Secundo, quand j'ai vu le programme j'ai compris: il s'agit plus d'une retraite à connotation religieuse et d'endoctrinement que d'une préparation à un examen telle que je la conçois.
Je suis protestant non pratiquant mais je refuse qu'on m'impose des croyances différentes des miennes. Quand j'ai expliqué tout ça à Reiko, elle s'est renseigné sur le Shorinji kenpô et m'a dit que certains de ses membres étaient dignes des meilleures sectes."


- kj: "Ils ne sont pas tous comme ça j'espère... J'ai un membre Japonais de mon site qui a pratiqué et même écrit un bon article."

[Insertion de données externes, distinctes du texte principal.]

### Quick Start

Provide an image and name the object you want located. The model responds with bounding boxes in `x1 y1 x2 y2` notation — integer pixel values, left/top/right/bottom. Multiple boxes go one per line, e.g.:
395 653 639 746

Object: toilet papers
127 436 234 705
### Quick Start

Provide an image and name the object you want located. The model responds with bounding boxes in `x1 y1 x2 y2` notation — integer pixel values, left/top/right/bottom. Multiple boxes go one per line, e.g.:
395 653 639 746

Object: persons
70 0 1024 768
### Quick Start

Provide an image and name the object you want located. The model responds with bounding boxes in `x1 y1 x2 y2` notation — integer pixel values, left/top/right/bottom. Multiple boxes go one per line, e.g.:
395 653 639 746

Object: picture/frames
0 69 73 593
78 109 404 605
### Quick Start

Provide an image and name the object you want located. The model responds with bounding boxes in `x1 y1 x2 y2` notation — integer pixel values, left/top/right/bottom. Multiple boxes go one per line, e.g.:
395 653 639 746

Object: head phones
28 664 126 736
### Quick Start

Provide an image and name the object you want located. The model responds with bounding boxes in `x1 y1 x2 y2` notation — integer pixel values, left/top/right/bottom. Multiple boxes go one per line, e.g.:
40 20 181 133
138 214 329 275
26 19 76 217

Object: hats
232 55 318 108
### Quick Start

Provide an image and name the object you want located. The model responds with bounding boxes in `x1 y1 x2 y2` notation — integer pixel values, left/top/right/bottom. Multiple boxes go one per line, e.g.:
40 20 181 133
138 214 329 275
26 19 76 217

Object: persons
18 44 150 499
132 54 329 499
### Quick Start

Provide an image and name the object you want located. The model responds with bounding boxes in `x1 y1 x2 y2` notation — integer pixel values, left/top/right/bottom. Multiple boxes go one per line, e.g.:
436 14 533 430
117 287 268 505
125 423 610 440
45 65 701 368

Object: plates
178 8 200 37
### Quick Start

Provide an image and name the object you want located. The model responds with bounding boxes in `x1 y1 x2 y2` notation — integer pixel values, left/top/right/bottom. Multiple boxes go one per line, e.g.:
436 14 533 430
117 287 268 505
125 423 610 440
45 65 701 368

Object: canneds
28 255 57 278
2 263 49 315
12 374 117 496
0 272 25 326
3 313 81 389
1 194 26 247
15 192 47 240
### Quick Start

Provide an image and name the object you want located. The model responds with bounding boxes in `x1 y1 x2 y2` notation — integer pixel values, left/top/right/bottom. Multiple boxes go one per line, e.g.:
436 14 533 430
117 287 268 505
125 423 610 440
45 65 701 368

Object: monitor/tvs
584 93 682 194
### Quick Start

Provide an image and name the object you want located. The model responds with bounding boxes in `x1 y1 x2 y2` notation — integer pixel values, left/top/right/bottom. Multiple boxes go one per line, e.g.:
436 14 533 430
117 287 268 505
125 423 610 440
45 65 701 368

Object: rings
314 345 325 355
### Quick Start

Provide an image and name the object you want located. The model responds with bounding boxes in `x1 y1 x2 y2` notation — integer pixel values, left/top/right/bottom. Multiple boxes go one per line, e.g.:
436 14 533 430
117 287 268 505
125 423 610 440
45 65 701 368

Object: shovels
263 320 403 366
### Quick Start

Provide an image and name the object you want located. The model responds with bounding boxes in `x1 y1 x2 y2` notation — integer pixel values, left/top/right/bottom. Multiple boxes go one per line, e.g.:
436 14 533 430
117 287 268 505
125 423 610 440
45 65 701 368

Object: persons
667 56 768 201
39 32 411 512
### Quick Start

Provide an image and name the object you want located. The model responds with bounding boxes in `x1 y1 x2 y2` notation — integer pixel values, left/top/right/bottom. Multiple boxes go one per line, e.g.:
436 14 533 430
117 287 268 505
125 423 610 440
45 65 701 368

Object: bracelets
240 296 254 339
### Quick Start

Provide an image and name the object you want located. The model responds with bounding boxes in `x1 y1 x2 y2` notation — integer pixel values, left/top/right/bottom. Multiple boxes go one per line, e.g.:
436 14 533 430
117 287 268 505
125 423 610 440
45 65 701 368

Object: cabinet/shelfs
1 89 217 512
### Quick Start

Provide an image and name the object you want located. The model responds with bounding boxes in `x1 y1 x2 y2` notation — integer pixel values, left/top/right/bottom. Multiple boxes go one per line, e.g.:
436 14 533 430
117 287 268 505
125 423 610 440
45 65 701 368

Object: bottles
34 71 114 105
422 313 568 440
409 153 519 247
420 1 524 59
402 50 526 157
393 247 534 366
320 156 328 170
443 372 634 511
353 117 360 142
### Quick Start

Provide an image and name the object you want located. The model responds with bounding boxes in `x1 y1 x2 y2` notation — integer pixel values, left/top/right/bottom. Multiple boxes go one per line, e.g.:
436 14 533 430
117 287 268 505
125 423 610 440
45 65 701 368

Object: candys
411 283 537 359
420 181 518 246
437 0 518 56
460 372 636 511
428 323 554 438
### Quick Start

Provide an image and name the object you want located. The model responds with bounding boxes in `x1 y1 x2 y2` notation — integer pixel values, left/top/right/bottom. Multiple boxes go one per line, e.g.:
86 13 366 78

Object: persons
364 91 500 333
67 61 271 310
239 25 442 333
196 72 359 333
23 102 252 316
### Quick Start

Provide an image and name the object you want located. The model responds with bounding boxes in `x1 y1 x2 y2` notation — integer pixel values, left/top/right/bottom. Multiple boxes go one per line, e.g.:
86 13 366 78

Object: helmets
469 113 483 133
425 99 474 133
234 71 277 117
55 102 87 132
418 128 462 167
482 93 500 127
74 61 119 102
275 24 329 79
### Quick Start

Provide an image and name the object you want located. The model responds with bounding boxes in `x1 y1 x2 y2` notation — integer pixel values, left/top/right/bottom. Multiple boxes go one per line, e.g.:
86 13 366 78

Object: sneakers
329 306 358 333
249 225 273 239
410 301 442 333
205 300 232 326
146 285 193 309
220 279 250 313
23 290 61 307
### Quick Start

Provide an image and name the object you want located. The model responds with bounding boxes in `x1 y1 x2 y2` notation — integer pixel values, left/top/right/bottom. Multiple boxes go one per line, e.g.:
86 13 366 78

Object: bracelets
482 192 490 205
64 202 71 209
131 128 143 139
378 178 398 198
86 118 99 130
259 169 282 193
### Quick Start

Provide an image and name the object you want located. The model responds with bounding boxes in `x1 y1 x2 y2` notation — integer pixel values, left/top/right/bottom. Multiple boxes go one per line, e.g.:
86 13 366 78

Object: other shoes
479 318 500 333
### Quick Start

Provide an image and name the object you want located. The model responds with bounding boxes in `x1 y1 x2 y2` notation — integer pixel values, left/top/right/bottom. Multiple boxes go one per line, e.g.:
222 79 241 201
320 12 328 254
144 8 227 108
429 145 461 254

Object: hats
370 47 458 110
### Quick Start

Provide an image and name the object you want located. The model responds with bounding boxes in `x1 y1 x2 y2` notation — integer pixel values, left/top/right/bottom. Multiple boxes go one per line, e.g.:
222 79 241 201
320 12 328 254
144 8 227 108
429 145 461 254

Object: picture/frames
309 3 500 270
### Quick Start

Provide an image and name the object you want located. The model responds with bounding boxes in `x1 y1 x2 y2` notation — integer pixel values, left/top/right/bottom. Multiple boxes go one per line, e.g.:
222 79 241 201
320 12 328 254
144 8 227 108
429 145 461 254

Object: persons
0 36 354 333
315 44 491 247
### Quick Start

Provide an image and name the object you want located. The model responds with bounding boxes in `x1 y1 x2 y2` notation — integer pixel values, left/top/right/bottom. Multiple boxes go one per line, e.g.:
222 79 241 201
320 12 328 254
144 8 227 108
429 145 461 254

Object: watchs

- J.-M.: "Non, bien sûr. Mais je pense que le cercle rapproché du fondateur baigne là dedans. Tu sais, Ueshiba a fait la même chose avant de créer l'aikidô; Omôtokyô je crois...Quoiqu'il en soit, quand j'ai refusé tout ça j'ai tout de suite senti la mise à l'écart. Je n'ai pas insisté et j'ai arrêté; une déception de plus."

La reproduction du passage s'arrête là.